PASSAGE SHOWN:

The New Server Economies Of Scale For AMD

In the first story of this series, we discussed the Infinity fabric that is at the heart of the new “Naples” Epyc processor from AMD, and how this modified and extended HyperTransport interconnect glues together the cores, dies, and sockets based on Eypc processors into a unified system.

In this follow-on story, we will expand out from the Epyc processor design to the basic feeds and speeds of the system components based on this chip and then take a look at some of the systems that AMD and its partners were showing off at the Epyc launch a few weeks ago.

Let’s start with the basic “Zeppelin” chip building block and work our way out to the systems.

AMD designed the Zeppelin die to support both a performant 1S desktop MCM and as a performant building block for a scalable multi-die server MCM architecture. AMD calls the nominal amount of additional logic required to implement a multi-die packaging strategy the “server controller hub” as shown in the figure below:

From left to right: AMD Zeppelin eight-core functional block diagram, AMD Epyc 32-core MCM functional block diagram, and AMD Epyc 32-core 1S high-level block diagram

Epyc will initially ship with four Zeppelin die in a multi-chip module (MCM), supporting 8, 16, 24, and 32-core variants (using 2, 4, 6, and 8 active cores per die) with identical memory and I/O features.

USING THE INFORMATION:
• a. Answer these questions using the Epyc passage:
(i) What does the first story in the series say glues together the cores, dies, and sockets into a unified system?
(ii) What name does AMD give to the additional logic required for a multi-die packaging strategy?
(iii) How many Zeppelin die will Epyc initially ship with in a multi-chip module?
• b. Carry on the Epyc passage from its final sentence.
The material after this point comes from a separate source.

Stored data entries:

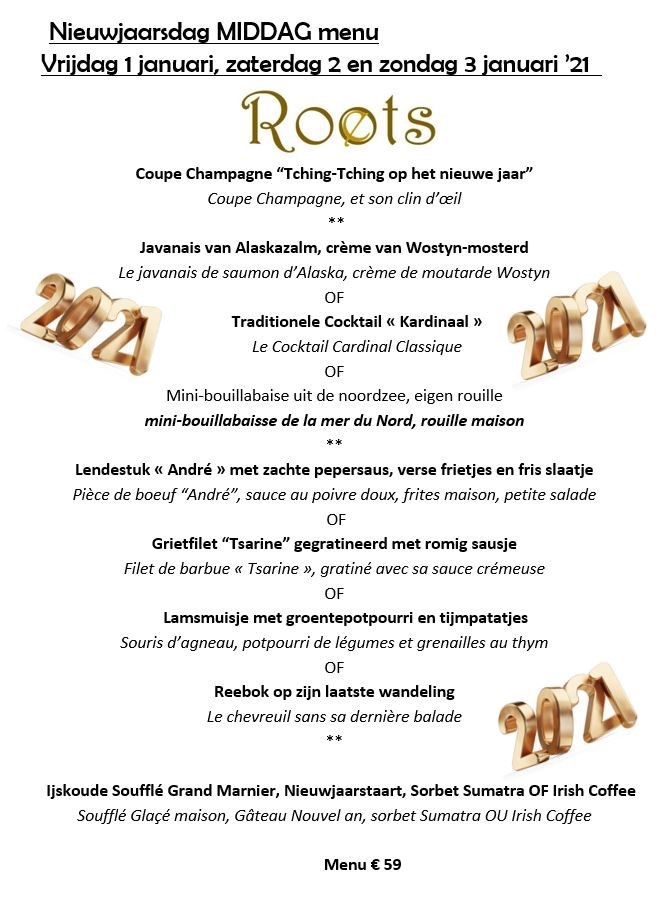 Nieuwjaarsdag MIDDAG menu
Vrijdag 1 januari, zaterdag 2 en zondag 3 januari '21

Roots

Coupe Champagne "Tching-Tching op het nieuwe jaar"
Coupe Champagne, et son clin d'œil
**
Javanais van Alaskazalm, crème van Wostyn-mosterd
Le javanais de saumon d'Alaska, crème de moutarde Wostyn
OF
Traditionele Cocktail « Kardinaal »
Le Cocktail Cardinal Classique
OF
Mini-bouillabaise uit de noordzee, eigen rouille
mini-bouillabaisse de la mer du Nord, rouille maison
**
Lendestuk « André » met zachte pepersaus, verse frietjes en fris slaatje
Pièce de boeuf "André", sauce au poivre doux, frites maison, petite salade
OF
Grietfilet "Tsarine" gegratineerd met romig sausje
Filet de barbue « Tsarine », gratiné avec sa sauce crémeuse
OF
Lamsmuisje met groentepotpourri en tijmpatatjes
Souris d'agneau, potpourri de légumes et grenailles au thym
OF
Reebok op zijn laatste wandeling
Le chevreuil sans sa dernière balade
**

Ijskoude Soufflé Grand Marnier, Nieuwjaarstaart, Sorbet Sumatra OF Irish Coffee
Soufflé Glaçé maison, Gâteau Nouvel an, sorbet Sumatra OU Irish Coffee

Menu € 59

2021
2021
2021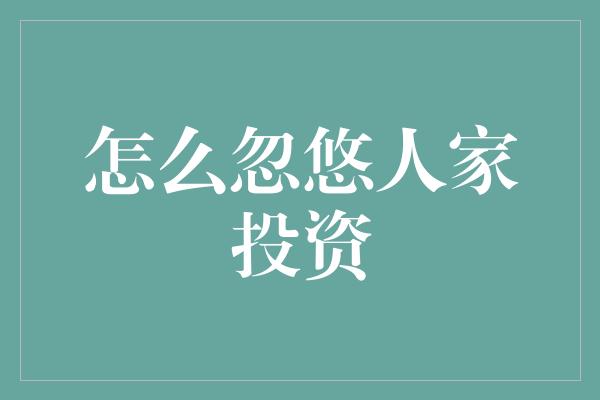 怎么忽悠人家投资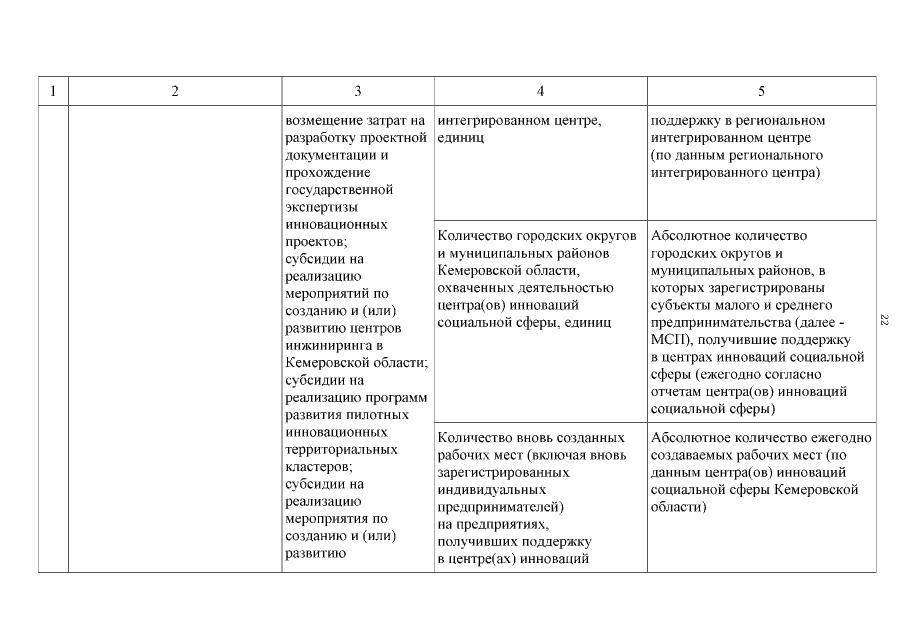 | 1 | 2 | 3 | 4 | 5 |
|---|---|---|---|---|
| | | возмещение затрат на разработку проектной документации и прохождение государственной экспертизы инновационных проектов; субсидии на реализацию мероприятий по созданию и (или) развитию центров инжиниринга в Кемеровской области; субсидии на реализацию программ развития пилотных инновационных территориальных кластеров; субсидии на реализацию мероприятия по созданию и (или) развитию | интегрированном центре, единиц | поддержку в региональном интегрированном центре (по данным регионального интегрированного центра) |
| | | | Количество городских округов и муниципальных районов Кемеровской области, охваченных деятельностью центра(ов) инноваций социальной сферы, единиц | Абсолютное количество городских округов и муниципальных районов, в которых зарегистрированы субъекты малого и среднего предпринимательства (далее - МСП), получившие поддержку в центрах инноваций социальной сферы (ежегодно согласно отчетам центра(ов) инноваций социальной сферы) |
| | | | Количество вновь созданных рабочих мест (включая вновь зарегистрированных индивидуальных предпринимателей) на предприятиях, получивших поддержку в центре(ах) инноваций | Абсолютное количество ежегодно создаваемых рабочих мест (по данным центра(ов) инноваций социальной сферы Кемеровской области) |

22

RESULTS FOR EACH TASK:
• a.
(i) The Infinity fabric, a modified and extended HyperTransport interconnect.
(ii) The "server controller hub."
(iii) Four.

• b.
The figure above decomposes an Epyc MCM into Zeppelin die and Zen quad-core complexes:

Composite of Epyc MCM schematic diagram and four Zeppelin die photos
Zeppelin die close-up showing two Zen quad-core complexes
Zen quad-core complex close-up
Zen quad-core complex block diagram

Each Zen core (two hardware threads, AMD’s Zen core architecture is multi-threaded) contains a 512 KB of L2 cache. All four of the cores in a quad-core complex have access to shared 8MB L3 cache dedicated to the quad-core complex. That yields a total of four cores and eight threads per quad-core complex. There are two quad-core complexes on a Zeppelin die. An Epyc MCM might therefore have as much as 16 MB of L2 cache (depending on how many cores are active) and will have an aggregate total of 64 MB of L3 cache. There is a balance of one memory controller per each Zen quad-core complex in the Zeppelin SoC architecture.

Each Zeppelin die integrates two DDR4 memory controllers, each capable of driving four DIMM banks in two slots with ECC at up to 2.67 GHz. Each DIMM slot can support up to 64 GB RDMIMMs or 128 GB LRDIMMs, for a total of 1 TB of RDIMM and 2 TB of LRDIMM memory per Epyc MCM.

In a two-socket configuration, system memory capacity doubles to 2 TB of RDIMM or 4 TB of LRDIMM memory, but system I/O is identical to a one socket machine– half of the I/O lanes are used for the Infinity Fabric links between the two SoC sockets (described in the prior story).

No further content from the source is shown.